The Year of COVID

Remarks by President Bergeron
Founders Day 2021
April 5, 2021

Hello, everyone! Today, at 12 noon, the bells in Harkness Chapel tolled 110 times to mark the founding of Connecticut College for Women 110 years ago, on April 5, 1911. I’m so pleased to see so many of you here on this gorgeous spring afternoon as we continue the celebration and inaugurate The Dune, our brand-new stage on Tempel Green designed to showcase the talent of the great Connecticut College community.

We celebrate birthdays to mark the passage of time and to recognize the gift of a life. And that’s what today is about: we want to remember the college’s longevity and our own good fortune in being part of a remarkable living institution. We’re going to do that by telling the story of our founding: how we got started as a College and how that past defined our future. It’s a great story, one that I always love retelling and one that, I think, is even more important to remember after the year we have all been through, a year in which we, like our forebears, have been tested in countless ways. 

So let me take you back to beginning... to 1911. That was a time when roles and expectations for women were changing. Across the globe, women were demanding the right to vote. And so many women were seeking access to higher education that the demand, frankly, began to overwhelm the supply.

Here in Connecticut, there was one college for men that had begun to admit a small number of women in the late 19th century. But as the number of smart female applicants started rising, the competition for male admission slots naturally rose with it. And soon enough (the story goes) the Trustees of that institution felt they had no choice but to go back on their promise and stop admitting women. Which is exactly what happened in 1909.
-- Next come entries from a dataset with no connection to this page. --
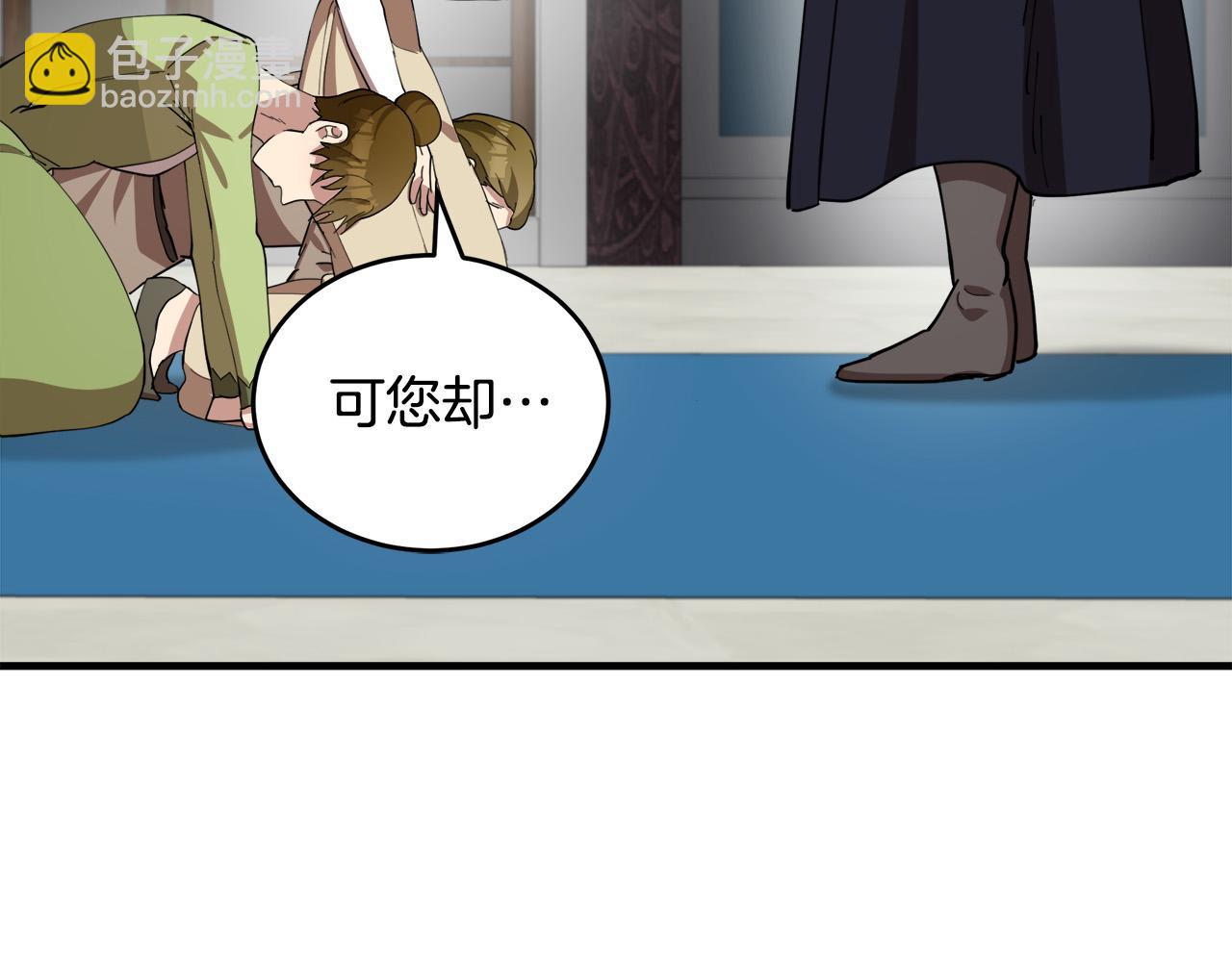 第68话 大公发怒127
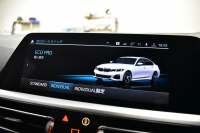 BMW 3シリーズ 330i Mｽﾎﾟｰﾂ 高出力ﾓﾃﾞﾙ 1ｵｰﾅｰ ｲﾉﾍﾞｰｼｮﾝ&ｺﾝﾌｫｰﾄP ﾋｰﾀｰ付ﾊｰﾌ黒革 ACC HUD 18AW Mｽﾎﾟｰﾂﾌﾞﾚｰｷ ﾗｲﾌﾞｺｯｸﾋﾟｯﾄ ｼﾞｪｽﾁｬｰC付ﾀｯﾁﾊﾟﾈﾙHDDﾅﾋﾞ全周囲ｶﾒﾗ ｱｯﾌﾟﾙｶｰﾌﾟﾚｲ 電動ﾄﾗﾝｸ 2年保証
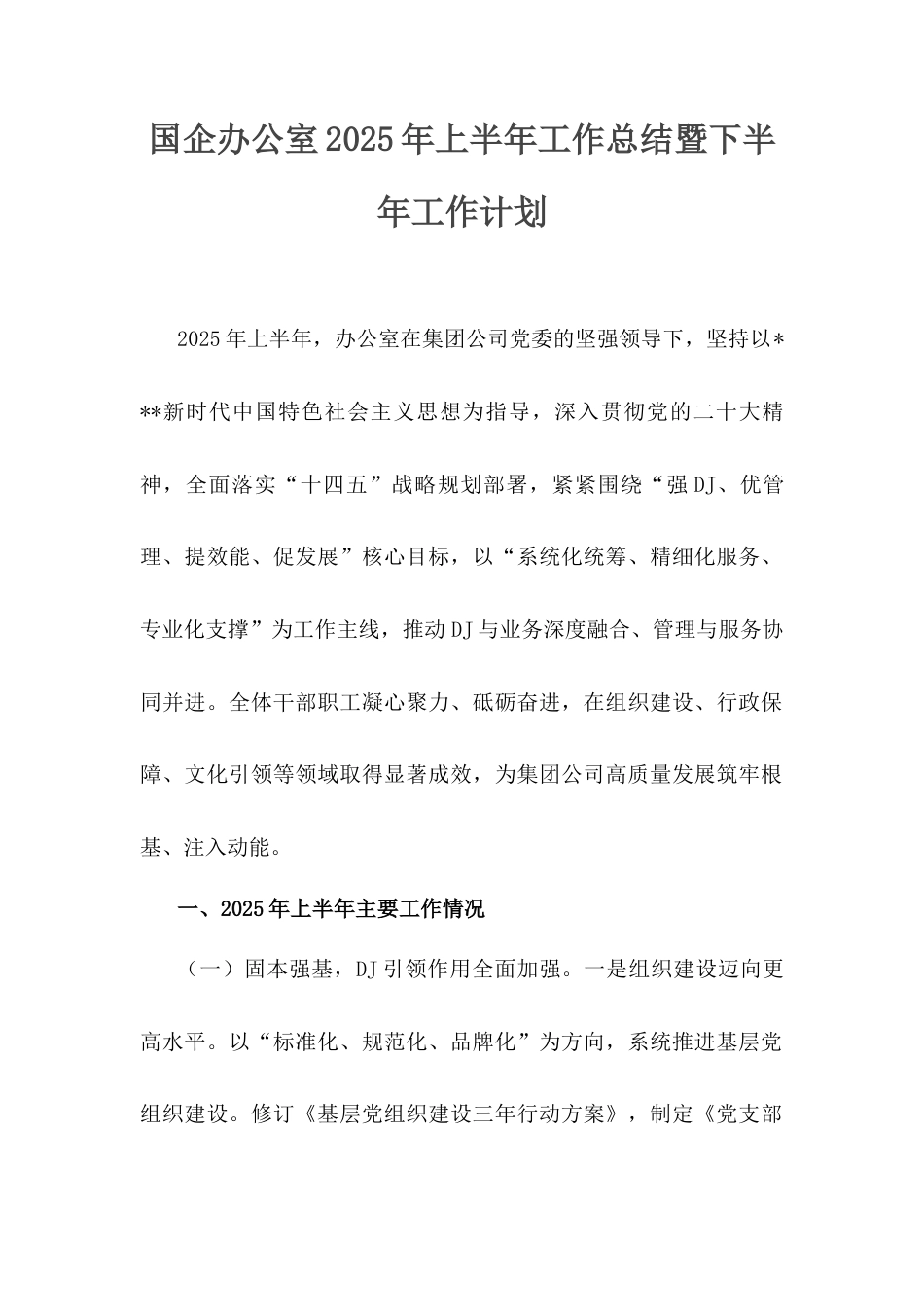 国企办公室2025年上半年工作总结暨下半年工作计划.docx_第1页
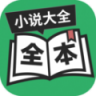 全本免费TXT小说 V1.0.1 安卓版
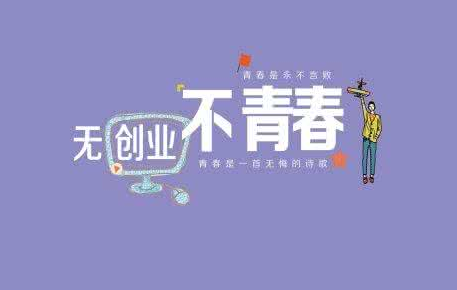 2017做什么生意赚钱,2017年农村做什么赚钱 2017做什么生意赚钱,2017年农村做什么赚钱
As you can imagine, the women were outraged. One of them, Elizabeth Wright, was so incensed that she rallied friends in the local suffragette club to start a college of their own.

They mounted a competition to find the best city. Colin Buell, the headmaster of a women’s preparatory school in New London, The Williams School, was a local champion for the cause. New London citizens donated a sizable parcel of land, “the finest site in the world for a college,” as some called it. After raising 135 thousand dollars in cash, a local philanthropist, Morton Plant, donated a million dollars for an endowment. And with that, the city of New London won the bid for the State’s newest institution of higher education and Elizabeth Wright and her cohort succeeded in founding Connecticut’s very first college for women.

From the start, then, Connecticut College was a school born in passion and a school born with a mission. The visionary first president, Frederick Sykes, had big dreams: he imagined a totally modern college for students who would change the world. The progressive ethos was evident in the hilltop location,

which encouraged students then (as it does now) to look beyond themselves. It was also evident in the first curriculum, which intentionally combined the traditional academic disciplines with practical training in order to produce graduates who would step confidently into the world to make a difference.

It took a few years for the College to be ready. When it finally opened its doors, it had a small but impressive group of men and women faculty who did everything. One out of five had international credentials, often holding one or more advanced degrees from a university abroad. The point is: from the very beginning, this new school on the hill embraced a broad and encompassing vision of higher education.  

And that’s the vision that remains with us today. It’s with us in our mission of educating students “to put the liberal arts into action as citizens of a global society.” It’s with us in our curriculum, Connections, whose mix of academic rigor and real-world experience puts global and local engagement at the center. It’s with us in our strategic plan, with its institutional commitment to full participation. And it’s with us in our community: In our impressive faculty of internationally known teacher scholars; in our students committed to making a difference in the world; and in our staff who exemplify the tradition of hard work on which this College was founded.

And now, as we begin to see light at the end of this dark pandemic, that encompassing vision, our origin story, becomes all the more cogent. In the past year, I have found myself thinking about those 17 faculty and 125 students who gave “all they had of brain and hand and heart,” to use the words of President Sykes, to build a new College where there once was none. Our faculty, students, and staff have done the same thing this year as we worked together, like our founders, to build a college to meet the challenges of the moment. Then as now, it is a story of persistence in the face of adversity; a story of creativity and innovation; and a story of resilience.

So, this is the point to remember. We celebrate our founding because a very important kernel of who we are is lodged here: our commitment to progressive, engaged, and equity-minded education, an education that has always defied boundaries. We should all be grateful for that. And we should never forget it. I know you will all do your part to carry this legacy into the future. So, let me end by saying: Happy Founder’s Day to all of you and Happy Birthday, Connecticut College!